Memasuki kamar orang tuanya, Arion dapat melihat tiga manusia kesayangannya ini tengah duduk melingkar dengan masker di wajah masing-masing dan dua kotak rujak di tengah-tengahnya.

"Ada apa? Mau?" Tawar Edlyn. Jika bukan karena permintaan si bungsu, sudah tidur Edlyn saat ini. Lelah sekali menghadapi Indri dan ocehan sampahnya.

Arion menggeleng, seketika ragu untuk menanyakan apakah Edlyn sudah tahu mengenai kondisi Rumi atau belum.

"Kita... balik besok kan?" Tanya Arion. Sial, Arion bingung.

Menggangguk, sebelah mata Edlyn terpejam karena rasa asam. Ngilu sekali giginya. "Iya, kenapa? Kamu ada acara? Atau udah ada janji?" Tebak Edlyn. Apapun yang Arion lakukan akan selalu ia curigai sebagai perselingkuhan.

Ingin Edlyn bunuh saja si Fara itu, lihat saja.

"Engga, Mika mastiin aja. Kalau gitu Mika balik ke kamar dulu." Berbalik menuju kamarnya, Arion menghela nafas. Sial!

Mendudukan diri di sebelah ranjang, Arion kembali menatap dalam wajah damai rumi.

Mengacak rambutnya frustasi, Arion memiliki begitu banyak pertanyaan sekarang. Apa selama ini Rumi selalu melakukan hal ini? Bagaimana bisa Rumi menyembunyikan luka itu serapi ini?

Melirik tas bawaan Rumi, Arion melangkahkan kaki untuk meraih tas selempangnya.

Sekali lagi, Arion tahu ini tidak sopan, tapi ia harus memastikan lagi. Mengeluarkan semua barang bawaan Rumi dan ya, jantung Arion rasanya berdetak tidak karuan lagi.

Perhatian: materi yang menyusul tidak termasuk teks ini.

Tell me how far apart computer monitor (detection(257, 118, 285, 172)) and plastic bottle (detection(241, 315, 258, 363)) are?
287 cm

Ada enam obat yang Rumi simpan di sana.

"Sialan!"

**

Rumi tidak sadar bagaimana bisa ia sampai di kamarnya, tidak. Ini kamar Arion. Seingat Rumi, terakhir kali ia masih berada di dalam kamar penginapan.

"Mas?" Panggil Rumi. Bangkit dari ranjang dengan rambut yang terlihat masih berantakan.

"Mas-" berlari menuju kamar mandi, perut Rumi mual. Berdiri di depan wastafel, Rumi memuntahkan semua yang ada di perutnya.

"Dek?" Menggendong Rumi di depan dadanya, Arion kembali membawa Rumi menuju ranjang. Mendudukan Rumi di sana dan mengusap wajah basah Rumi.

"Kita kapan balik? Kemarin masih dipenginapan?" Heran Rumi. Tidak berani menatap mata Arion karena bagaimanapun Arion masih berstatus sebagai suaminya, akan tetapi pria di depannya ini juga yang tengah berencana mengadakan pesta pernikahan keduanya.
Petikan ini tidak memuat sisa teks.